- **Text shown**

"""

On Dec. 5, President Barack Obama ordered federal agencies to increase their use of renewable energy to 20 percent of total consumption by 2020. As part of the initiative, agencies were instructed to use public Green Button data standards in their energy management practices.

Green Button is a technical standard developed in a public/private collaboration among energy providers and the National Institute of Standards and Technology. The voluntary program is aimed at providing customers with a detailed look at their electricity usage via a uniform download from utility providers' sites via Web or smart phone.

U.S. Deputy Chief Technology Officer Nick Sinai said that as of Dec. 3, 48 utility and electric companies serving more than 59 million homes and businesses across the U.S. had committed to giving their customers access to data through Green Button. Almost 42 million households and businesses are using data accessed through Green Button to help manage their energy use, he added in a Dec. 5 post on the White House's Office of Science and Technology Policy blog co-written by Matt Theall, a presidential innovation fellow at the Energy Department.

"""

- **Entries**
"""

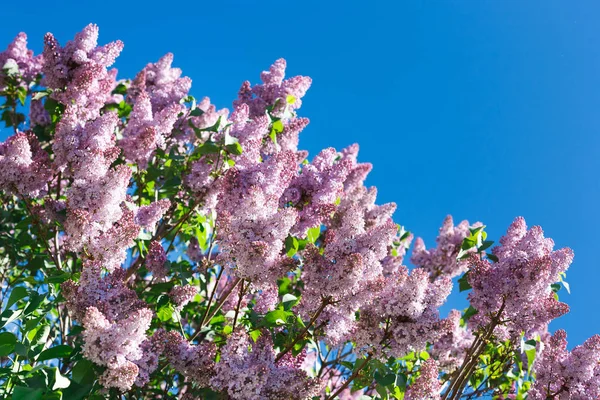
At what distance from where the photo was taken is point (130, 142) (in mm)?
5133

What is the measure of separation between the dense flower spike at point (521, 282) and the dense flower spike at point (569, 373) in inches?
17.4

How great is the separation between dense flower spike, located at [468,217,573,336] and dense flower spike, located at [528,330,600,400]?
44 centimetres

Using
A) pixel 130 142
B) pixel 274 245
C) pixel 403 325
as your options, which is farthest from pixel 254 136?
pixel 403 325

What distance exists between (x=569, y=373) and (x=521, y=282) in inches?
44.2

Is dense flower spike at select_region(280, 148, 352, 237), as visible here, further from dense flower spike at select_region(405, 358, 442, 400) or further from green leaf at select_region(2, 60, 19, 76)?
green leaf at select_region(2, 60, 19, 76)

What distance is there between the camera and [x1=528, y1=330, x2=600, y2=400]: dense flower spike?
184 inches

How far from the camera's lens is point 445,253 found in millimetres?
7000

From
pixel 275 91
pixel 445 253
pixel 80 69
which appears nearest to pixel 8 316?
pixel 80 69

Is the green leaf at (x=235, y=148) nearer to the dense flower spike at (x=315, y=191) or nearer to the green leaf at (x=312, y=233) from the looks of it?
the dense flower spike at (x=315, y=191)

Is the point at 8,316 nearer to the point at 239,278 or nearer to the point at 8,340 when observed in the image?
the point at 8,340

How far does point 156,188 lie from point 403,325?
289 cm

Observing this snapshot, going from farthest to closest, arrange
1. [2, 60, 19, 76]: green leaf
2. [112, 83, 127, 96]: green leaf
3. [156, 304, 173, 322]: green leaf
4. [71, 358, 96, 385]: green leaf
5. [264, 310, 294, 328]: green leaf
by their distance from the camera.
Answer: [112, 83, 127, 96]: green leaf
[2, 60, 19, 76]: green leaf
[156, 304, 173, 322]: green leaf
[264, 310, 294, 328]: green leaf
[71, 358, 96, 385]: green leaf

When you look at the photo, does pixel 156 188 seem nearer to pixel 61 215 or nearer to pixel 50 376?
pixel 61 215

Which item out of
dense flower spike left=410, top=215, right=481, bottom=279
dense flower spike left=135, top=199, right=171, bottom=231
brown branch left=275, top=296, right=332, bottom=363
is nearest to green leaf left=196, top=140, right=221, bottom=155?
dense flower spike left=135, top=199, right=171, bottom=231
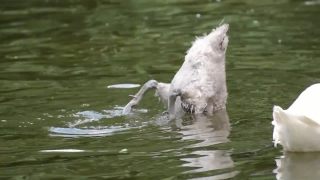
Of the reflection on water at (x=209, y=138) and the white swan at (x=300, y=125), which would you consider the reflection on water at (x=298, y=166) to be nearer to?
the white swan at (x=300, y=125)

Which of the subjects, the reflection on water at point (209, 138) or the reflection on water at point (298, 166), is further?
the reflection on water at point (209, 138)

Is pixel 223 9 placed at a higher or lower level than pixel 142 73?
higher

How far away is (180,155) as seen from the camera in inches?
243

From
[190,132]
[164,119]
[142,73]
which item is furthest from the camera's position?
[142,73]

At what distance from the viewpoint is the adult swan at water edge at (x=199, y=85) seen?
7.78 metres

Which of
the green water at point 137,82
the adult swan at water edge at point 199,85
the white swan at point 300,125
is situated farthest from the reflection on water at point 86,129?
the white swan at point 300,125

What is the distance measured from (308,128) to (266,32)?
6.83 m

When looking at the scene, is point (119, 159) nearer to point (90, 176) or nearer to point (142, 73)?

"""
"""

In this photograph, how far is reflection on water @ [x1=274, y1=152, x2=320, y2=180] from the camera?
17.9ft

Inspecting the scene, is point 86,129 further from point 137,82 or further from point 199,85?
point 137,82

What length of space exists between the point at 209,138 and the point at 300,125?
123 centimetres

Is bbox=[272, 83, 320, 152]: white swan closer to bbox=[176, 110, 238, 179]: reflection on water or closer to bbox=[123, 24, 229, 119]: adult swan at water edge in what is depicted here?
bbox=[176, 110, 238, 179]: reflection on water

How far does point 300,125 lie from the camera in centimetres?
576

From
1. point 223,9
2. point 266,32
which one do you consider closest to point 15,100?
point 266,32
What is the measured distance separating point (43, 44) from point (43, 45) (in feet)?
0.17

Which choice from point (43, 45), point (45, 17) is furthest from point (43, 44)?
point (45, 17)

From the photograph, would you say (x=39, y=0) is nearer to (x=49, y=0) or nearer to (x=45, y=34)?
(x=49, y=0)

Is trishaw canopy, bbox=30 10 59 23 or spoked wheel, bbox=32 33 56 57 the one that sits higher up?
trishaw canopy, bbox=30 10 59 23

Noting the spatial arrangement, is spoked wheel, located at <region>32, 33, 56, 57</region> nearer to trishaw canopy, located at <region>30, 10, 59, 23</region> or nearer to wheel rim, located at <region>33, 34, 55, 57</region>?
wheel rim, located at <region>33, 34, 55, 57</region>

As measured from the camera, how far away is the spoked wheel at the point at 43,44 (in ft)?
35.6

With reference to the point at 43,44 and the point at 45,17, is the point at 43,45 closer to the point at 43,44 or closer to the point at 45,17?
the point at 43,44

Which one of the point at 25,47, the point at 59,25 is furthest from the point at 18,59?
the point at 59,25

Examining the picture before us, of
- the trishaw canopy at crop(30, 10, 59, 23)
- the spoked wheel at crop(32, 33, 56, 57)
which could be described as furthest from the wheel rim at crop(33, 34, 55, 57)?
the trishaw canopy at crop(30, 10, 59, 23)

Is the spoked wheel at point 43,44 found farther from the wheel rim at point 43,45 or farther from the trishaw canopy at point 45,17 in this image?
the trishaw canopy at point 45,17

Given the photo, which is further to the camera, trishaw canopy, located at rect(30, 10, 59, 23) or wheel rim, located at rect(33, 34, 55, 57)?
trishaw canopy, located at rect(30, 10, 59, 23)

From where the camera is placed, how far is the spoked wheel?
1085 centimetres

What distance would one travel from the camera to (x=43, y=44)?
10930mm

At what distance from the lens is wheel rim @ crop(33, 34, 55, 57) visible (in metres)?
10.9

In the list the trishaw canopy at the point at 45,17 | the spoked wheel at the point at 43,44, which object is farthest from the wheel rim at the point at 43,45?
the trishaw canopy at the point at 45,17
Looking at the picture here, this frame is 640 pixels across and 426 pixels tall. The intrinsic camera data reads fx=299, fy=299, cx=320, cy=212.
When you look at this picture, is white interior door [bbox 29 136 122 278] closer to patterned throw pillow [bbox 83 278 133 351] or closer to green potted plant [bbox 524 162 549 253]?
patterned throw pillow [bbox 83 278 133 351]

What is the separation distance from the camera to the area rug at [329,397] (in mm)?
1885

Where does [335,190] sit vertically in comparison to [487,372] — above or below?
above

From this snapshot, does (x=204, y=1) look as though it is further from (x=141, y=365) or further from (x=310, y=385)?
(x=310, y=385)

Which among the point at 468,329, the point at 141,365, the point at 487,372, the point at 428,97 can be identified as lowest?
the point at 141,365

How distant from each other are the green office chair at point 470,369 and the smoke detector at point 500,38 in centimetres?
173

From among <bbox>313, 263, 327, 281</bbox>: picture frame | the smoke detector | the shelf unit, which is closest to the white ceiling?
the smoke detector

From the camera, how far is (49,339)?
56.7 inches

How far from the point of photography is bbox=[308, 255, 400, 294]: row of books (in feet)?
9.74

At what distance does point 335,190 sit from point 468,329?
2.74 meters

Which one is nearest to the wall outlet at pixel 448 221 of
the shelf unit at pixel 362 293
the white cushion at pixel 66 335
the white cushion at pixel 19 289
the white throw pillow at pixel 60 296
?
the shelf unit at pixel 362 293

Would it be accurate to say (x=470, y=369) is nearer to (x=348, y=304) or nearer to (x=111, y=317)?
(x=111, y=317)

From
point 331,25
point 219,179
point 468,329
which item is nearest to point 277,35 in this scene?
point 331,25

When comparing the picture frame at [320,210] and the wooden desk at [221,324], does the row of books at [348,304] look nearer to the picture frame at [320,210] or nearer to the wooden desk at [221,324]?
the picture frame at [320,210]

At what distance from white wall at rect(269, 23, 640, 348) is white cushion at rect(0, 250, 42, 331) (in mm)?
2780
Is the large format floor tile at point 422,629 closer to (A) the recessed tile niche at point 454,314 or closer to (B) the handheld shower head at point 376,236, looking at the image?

"""
"""

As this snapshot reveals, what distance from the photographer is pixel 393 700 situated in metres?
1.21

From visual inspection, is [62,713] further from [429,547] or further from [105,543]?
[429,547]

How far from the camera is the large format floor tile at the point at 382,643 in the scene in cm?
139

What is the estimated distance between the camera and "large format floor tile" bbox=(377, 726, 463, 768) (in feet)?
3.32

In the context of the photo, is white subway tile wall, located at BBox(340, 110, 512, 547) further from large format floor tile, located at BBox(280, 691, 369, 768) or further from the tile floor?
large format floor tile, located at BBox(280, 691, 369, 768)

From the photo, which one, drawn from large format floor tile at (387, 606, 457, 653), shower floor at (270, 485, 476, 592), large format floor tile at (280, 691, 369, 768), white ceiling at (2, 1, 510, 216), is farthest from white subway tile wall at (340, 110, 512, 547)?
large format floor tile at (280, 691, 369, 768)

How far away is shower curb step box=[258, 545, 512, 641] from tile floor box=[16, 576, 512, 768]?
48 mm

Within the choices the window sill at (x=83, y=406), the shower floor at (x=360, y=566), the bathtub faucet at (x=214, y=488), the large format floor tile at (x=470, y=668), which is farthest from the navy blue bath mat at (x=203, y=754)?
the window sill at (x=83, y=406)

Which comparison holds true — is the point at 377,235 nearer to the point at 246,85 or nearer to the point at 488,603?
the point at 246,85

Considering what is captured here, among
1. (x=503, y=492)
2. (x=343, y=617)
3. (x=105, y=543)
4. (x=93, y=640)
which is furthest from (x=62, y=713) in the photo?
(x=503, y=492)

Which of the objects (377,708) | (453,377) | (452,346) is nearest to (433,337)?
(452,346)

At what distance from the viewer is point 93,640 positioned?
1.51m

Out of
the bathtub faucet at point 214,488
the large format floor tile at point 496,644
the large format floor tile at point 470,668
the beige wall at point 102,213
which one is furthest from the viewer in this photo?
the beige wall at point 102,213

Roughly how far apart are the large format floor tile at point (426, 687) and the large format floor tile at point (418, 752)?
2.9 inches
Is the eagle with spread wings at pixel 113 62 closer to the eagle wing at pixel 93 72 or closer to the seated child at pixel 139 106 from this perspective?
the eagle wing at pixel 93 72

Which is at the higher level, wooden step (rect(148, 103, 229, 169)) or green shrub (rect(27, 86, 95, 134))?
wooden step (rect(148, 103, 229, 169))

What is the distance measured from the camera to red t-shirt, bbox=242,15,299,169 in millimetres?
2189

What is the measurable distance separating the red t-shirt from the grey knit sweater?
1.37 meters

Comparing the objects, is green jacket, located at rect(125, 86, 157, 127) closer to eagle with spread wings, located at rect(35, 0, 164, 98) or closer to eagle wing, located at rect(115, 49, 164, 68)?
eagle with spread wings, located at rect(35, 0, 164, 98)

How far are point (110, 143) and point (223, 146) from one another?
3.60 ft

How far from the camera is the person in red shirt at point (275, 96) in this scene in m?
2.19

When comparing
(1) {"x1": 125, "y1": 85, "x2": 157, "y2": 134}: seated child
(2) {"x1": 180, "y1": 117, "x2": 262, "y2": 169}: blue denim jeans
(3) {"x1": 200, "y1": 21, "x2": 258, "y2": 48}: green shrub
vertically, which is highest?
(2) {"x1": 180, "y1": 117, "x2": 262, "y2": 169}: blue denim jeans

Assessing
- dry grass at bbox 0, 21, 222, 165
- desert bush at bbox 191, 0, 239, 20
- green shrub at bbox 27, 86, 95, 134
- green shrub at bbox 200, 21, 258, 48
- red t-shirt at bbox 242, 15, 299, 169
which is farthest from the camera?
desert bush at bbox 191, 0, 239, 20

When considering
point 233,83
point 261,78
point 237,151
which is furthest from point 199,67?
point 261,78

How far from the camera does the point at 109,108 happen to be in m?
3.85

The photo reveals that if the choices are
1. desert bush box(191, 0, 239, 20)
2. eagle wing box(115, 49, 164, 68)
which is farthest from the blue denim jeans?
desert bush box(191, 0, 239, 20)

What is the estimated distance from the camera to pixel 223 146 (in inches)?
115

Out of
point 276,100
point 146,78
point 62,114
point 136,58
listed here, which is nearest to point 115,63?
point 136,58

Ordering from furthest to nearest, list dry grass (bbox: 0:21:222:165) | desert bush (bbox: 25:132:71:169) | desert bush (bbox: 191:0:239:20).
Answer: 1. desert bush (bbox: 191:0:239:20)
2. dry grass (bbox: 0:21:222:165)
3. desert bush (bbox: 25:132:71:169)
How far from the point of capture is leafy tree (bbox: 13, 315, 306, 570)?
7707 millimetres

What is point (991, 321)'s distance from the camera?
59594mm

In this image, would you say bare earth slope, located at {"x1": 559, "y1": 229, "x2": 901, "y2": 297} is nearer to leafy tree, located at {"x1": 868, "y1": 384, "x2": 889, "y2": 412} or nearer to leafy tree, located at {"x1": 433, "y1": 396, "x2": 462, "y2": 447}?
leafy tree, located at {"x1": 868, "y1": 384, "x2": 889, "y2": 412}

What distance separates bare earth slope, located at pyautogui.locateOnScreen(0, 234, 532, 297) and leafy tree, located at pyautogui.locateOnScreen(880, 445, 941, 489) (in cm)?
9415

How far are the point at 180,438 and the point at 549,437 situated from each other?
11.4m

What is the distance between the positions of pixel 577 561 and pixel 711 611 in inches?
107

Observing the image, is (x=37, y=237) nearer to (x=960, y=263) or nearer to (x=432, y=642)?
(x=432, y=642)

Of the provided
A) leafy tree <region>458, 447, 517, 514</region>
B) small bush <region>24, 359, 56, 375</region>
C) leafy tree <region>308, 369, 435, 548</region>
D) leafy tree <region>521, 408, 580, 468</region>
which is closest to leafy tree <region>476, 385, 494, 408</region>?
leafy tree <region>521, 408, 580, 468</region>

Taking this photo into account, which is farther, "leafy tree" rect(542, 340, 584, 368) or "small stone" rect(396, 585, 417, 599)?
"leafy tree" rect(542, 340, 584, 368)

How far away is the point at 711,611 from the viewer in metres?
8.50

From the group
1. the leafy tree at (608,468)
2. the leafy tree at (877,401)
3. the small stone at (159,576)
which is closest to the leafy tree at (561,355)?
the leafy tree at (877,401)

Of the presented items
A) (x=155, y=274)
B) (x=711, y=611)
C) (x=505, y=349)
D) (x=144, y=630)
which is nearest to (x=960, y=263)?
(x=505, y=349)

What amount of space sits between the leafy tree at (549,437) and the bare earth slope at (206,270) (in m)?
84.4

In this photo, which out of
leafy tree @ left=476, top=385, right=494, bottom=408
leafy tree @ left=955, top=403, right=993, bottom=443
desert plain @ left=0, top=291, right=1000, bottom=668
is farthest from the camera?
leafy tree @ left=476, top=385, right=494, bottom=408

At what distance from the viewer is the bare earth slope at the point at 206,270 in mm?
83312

"""

- **What you should do**
Answer these from the Green Button text:
1. By what year were federal agencies ordered to reach 20 percent renewable energy use?
2. Along with energy providers, which institute helped develop the Green Button standard?
3. As of Dec. 3, how many utility and electric companies had committed to Green Button?
The listing has no role here.

- **Response to this task**
1. 2020
2. The National Institute of Standards and Technology
3. 48